[Start of Attachment]
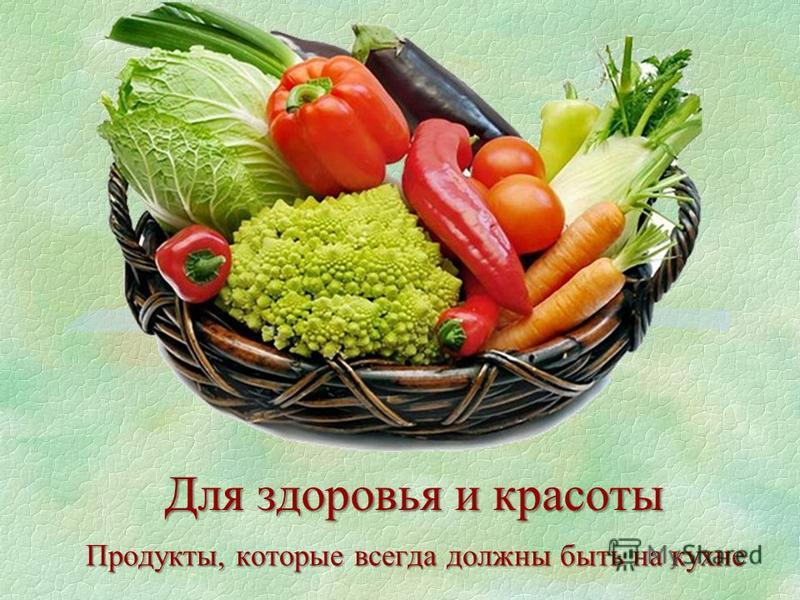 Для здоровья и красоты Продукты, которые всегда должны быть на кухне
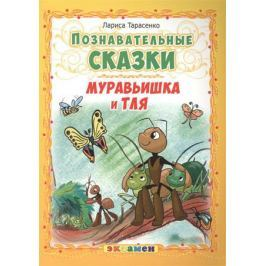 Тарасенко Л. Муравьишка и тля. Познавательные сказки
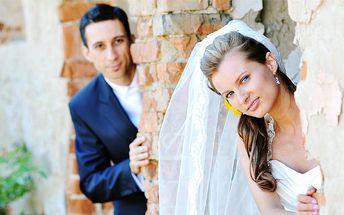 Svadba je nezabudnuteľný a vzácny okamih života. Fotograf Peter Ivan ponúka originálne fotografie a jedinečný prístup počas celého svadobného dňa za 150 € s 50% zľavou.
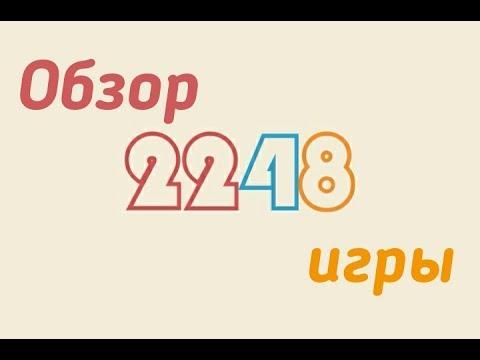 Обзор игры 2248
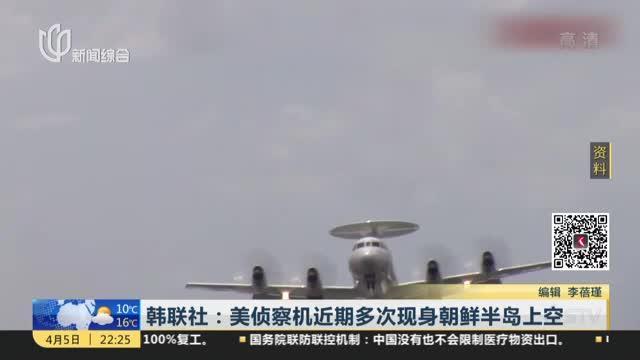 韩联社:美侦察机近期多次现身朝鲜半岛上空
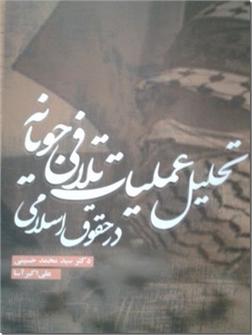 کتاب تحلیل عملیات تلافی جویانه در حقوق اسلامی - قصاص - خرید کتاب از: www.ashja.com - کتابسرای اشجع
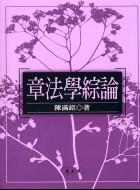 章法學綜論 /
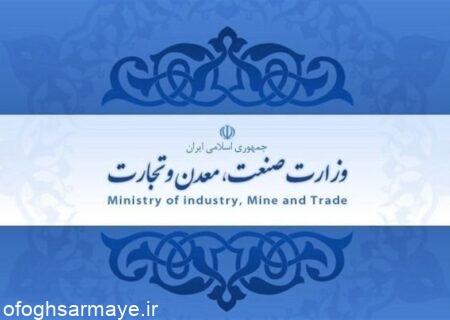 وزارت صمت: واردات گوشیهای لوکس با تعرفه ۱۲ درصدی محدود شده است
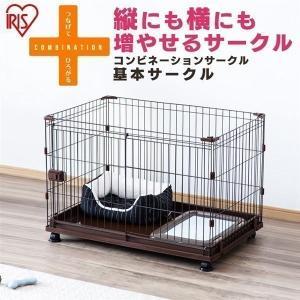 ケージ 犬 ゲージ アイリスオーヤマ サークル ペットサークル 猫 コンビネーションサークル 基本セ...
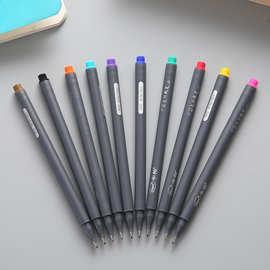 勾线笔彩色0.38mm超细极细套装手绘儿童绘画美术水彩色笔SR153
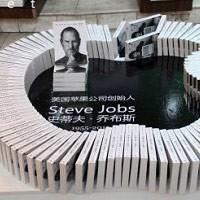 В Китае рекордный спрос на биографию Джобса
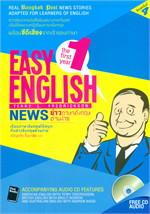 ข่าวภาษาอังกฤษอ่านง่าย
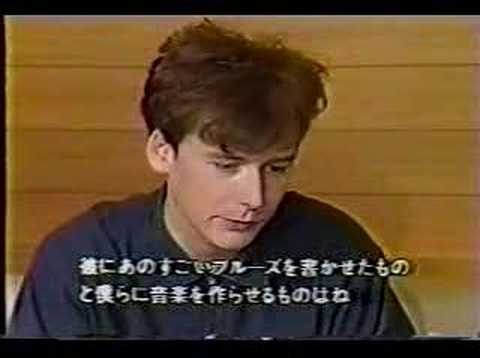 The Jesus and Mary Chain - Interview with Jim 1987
[End of Attachment]
What you have to do
In the records above, find the line containing "ข่าวภาษาอังกฤษอ่านง่าย". Reproduce it and every line after it through the last line, omitting pictures.

Solution to the exercise
 ข่าวภาษาอังกฤษอ่านง่าย
 The Jesus and Mary Chain - Interview with Jim 1987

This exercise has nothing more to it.